Let's consider an example:

{"command1": "yourinput1", "command2": "yourinput2", "root": false}
0123456789abcdef0123456789abcdef0123456789abcdef0123456789abcdef0123456789abcdef

Every character within a 0-f block gets encrypted individually. This means we can isolate what plaintext gets encrypted, and replace the block with something that we know before we send it to the backend. The example below runs the flag command, but also isolates false} into it's own block!

{"command1": "flag", "command2": "abc", "root": false}
0123456789abcdef0123456789abcdef0123456789abcdef0123456789abcdef

We can get the ciphertext of the 4th block this object:

{"command1": "flag", "command2": "              true           }", "root": false}
0123456789abcdef0123456789abcdef0123456789abcdef0123456789abcdef0123456789abcdef...

Now, we have the corresponding ciphertext to true }. On the confirm page, when you hit submit it makes a POST request with the ciphertext. We can use the Burp Proxy browser to intercept this request, and modify the ciphertext as we see fit.

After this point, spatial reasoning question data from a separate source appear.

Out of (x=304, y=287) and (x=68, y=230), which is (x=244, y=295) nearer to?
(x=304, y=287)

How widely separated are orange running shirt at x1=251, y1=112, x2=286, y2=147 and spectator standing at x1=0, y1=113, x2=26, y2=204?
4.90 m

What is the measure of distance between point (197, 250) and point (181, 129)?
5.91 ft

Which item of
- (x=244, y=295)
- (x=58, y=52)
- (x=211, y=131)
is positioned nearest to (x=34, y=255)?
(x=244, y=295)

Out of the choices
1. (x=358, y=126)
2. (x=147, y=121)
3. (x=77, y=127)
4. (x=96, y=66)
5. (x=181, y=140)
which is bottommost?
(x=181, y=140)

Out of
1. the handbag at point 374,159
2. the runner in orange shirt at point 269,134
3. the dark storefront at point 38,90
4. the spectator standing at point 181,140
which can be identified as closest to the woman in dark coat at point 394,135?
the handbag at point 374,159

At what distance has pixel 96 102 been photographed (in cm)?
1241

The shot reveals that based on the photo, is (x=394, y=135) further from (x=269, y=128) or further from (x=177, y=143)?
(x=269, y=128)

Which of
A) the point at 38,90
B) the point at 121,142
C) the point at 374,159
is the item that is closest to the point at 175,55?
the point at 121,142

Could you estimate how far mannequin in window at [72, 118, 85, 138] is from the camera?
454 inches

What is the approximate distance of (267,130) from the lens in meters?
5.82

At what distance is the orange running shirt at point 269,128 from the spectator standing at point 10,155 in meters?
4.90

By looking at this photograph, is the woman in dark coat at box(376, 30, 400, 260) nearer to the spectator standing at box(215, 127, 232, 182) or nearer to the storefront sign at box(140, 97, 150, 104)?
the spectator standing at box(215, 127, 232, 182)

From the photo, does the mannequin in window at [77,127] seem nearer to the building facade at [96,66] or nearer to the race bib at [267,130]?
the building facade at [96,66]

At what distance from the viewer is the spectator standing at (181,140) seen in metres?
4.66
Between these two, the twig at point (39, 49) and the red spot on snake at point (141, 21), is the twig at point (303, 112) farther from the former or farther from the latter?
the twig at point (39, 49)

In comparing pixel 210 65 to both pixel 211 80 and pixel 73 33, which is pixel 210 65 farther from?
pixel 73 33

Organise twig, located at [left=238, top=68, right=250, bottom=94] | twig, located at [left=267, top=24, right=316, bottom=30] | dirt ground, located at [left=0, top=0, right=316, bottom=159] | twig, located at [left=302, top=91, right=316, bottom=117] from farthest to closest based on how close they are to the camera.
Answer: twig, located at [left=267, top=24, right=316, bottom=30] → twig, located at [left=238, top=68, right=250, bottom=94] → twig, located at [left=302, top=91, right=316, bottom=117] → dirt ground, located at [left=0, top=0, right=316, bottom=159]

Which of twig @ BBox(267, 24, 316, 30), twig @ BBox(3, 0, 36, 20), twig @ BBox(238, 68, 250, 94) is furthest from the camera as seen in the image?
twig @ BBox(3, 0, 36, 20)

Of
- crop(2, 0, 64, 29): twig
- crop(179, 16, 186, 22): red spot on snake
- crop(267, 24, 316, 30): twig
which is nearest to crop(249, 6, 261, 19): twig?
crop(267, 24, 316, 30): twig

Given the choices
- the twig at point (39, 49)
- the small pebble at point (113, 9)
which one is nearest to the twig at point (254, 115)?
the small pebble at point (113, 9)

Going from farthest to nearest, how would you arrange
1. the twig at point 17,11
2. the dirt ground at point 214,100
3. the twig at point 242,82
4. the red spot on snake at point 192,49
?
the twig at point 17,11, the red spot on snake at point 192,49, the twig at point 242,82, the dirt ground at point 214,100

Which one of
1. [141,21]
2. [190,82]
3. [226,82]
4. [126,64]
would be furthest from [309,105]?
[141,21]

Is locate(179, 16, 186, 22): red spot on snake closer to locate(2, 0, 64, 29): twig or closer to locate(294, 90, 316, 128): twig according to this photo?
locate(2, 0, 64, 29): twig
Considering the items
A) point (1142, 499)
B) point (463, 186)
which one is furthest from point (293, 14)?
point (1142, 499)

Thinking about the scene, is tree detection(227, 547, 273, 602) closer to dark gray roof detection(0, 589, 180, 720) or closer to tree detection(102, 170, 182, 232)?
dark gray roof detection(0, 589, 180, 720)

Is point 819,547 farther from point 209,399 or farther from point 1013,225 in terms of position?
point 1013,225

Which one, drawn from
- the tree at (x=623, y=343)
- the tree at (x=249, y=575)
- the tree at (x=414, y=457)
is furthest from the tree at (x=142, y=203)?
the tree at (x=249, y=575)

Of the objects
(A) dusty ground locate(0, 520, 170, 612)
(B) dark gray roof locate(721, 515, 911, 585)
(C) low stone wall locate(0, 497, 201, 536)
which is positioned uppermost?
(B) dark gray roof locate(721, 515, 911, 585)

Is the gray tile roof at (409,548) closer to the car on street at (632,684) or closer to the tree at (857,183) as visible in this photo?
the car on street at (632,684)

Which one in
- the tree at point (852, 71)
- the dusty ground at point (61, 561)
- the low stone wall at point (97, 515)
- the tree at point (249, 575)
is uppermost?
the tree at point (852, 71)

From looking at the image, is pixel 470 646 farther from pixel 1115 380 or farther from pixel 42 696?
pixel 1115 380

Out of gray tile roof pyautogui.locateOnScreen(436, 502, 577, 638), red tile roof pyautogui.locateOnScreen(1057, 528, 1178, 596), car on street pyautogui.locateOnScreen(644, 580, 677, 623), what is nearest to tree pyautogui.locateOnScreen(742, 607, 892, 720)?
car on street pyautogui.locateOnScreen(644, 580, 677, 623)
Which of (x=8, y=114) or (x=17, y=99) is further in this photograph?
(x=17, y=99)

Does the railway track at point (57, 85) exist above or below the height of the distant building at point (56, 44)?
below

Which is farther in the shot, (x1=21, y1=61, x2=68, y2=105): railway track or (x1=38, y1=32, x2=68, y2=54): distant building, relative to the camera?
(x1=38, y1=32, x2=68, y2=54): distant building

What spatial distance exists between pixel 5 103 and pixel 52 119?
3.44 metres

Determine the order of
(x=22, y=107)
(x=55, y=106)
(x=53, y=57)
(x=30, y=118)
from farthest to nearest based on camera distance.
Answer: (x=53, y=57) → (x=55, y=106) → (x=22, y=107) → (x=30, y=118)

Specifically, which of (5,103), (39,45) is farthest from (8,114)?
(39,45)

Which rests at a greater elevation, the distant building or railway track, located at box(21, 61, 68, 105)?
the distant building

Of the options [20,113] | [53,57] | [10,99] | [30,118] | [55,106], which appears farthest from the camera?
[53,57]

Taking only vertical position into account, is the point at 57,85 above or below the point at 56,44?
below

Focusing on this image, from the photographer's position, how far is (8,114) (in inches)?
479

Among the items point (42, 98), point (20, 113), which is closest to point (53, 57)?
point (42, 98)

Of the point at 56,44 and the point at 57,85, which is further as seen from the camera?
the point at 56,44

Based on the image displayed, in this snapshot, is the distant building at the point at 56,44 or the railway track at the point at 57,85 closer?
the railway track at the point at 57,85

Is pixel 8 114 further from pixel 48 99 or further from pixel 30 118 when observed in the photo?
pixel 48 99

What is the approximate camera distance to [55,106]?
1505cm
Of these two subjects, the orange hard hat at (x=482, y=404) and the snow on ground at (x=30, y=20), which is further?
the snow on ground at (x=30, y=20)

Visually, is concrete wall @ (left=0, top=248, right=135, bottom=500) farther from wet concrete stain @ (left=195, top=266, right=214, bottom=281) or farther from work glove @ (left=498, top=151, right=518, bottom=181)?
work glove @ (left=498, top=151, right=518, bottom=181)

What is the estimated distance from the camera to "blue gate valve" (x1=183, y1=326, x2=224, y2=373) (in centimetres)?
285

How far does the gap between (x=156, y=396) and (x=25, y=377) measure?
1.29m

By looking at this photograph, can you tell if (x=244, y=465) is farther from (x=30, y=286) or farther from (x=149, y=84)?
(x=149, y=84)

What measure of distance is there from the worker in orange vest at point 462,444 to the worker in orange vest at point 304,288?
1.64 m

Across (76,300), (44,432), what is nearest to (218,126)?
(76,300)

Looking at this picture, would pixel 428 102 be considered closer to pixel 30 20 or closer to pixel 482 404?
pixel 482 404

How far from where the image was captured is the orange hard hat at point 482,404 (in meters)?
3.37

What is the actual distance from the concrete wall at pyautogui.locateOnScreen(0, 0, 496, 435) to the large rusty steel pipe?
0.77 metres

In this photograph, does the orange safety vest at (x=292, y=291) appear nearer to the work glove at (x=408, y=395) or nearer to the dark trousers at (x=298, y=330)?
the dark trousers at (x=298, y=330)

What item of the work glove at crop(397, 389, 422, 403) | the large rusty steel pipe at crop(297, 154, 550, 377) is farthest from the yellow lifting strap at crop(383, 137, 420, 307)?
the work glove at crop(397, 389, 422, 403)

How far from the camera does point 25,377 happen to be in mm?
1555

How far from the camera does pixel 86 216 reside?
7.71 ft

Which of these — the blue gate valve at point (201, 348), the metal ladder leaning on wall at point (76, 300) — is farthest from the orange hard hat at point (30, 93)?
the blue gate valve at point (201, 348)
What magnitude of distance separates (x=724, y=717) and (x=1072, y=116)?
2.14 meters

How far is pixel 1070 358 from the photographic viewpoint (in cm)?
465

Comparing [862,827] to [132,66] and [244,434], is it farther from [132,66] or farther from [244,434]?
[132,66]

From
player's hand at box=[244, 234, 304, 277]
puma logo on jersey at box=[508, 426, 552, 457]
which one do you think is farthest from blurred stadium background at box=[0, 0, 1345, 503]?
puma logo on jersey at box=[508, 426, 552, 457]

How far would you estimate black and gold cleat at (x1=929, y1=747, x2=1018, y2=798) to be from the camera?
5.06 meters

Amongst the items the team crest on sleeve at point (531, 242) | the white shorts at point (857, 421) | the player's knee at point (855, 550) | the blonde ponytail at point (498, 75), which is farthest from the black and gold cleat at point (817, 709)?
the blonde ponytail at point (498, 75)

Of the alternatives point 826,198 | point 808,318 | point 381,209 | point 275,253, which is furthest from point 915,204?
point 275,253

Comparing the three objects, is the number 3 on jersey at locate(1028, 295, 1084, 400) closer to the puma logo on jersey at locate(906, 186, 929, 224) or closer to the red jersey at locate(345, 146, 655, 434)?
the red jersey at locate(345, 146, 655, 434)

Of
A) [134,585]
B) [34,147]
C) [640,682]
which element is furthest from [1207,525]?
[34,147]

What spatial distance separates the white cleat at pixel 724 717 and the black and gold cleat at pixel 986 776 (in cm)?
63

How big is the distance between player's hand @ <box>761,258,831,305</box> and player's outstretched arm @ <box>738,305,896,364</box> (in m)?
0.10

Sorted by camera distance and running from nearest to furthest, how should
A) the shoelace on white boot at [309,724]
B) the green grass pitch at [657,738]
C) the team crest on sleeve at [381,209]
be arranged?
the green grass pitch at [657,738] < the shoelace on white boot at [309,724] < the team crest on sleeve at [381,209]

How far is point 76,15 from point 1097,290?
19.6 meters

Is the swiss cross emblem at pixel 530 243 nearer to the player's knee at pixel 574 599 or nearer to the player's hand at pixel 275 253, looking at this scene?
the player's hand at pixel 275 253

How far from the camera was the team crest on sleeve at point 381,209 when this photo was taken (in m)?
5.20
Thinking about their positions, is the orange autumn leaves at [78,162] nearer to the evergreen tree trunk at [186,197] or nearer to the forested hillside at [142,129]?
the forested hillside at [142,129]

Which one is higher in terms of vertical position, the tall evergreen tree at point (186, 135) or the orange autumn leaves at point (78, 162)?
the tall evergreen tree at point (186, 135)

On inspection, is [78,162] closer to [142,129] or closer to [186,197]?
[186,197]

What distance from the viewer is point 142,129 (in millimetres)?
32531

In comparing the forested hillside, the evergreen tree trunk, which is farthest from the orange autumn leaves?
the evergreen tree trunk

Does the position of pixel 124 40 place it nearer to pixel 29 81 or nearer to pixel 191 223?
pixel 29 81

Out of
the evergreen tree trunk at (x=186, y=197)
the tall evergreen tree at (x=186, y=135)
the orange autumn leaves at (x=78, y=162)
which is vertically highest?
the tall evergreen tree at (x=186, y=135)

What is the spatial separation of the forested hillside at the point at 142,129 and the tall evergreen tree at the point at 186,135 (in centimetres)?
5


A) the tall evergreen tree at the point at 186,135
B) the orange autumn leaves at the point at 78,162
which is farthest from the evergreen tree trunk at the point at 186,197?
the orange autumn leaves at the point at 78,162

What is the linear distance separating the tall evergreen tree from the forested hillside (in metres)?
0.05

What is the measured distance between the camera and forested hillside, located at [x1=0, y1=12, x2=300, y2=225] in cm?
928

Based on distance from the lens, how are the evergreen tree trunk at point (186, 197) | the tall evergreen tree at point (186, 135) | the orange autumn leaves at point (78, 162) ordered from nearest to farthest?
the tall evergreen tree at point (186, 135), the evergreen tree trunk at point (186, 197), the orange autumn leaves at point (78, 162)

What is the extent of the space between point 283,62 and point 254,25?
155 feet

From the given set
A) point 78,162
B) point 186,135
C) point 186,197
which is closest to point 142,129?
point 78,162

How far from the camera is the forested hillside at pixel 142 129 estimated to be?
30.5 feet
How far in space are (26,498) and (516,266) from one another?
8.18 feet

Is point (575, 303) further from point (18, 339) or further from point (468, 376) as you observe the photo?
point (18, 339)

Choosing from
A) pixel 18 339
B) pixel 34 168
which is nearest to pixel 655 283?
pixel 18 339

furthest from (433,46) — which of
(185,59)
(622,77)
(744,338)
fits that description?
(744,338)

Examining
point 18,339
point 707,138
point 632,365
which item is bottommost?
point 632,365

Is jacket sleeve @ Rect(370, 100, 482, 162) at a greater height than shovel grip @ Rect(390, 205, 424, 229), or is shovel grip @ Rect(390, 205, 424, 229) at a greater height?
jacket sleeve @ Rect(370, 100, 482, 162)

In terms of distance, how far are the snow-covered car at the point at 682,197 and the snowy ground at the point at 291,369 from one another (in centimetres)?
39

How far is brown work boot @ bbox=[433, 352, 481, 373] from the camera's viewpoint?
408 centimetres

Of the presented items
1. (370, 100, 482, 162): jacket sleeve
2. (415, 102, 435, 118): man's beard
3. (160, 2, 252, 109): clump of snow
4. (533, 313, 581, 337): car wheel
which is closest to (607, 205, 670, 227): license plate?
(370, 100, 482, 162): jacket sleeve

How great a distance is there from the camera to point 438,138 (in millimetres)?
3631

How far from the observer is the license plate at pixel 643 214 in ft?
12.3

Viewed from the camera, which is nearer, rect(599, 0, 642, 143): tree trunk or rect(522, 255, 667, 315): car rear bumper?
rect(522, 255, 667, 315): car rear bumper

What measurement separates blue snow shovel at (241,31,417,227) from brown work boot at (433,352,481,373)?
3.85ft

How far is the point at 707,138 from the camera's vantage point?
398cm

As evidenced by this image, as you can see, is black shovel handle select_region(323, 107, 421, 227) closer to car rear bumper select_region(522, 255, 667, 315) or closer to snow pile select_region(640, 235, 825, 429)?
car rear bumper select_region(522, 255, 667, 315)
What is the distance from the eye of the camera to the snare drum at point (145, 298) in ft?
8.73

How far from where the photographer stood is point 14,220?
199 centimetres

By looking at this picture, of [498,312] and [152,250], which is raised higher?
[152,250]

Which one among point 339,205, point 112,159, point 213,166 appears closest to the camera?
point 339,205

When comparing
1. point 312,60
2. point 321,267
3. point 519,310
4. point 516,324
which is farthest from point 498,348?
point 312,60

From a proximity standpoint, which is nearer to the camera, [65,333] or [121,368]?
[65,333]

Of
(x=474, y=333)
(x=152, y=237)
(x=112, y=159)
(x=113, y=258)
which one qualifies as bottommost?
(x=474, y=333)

We can first get the ciphertext to:

{"command1": "flag", "command2": "abc", "root": false}
0123456789abcdef0123456789abcdef0123456789abcdef0123456789abcdef

and replace the 4th block with the one we made earlier to build the ciphertext corresponding to this object:

{"command1": "flag", "command2": "abc", "root": true           }
0123456789abcdef0123456789abcdef0123456789abcdef0123456789abcdef

My original approach tried to replace the entire "root": false with "root": true. Double quotes and slashes get escaped, and encrypted with the added slashes, so I kept running in circles. The approach described above should work, but I came up with it just slightly after the deadline... oh well!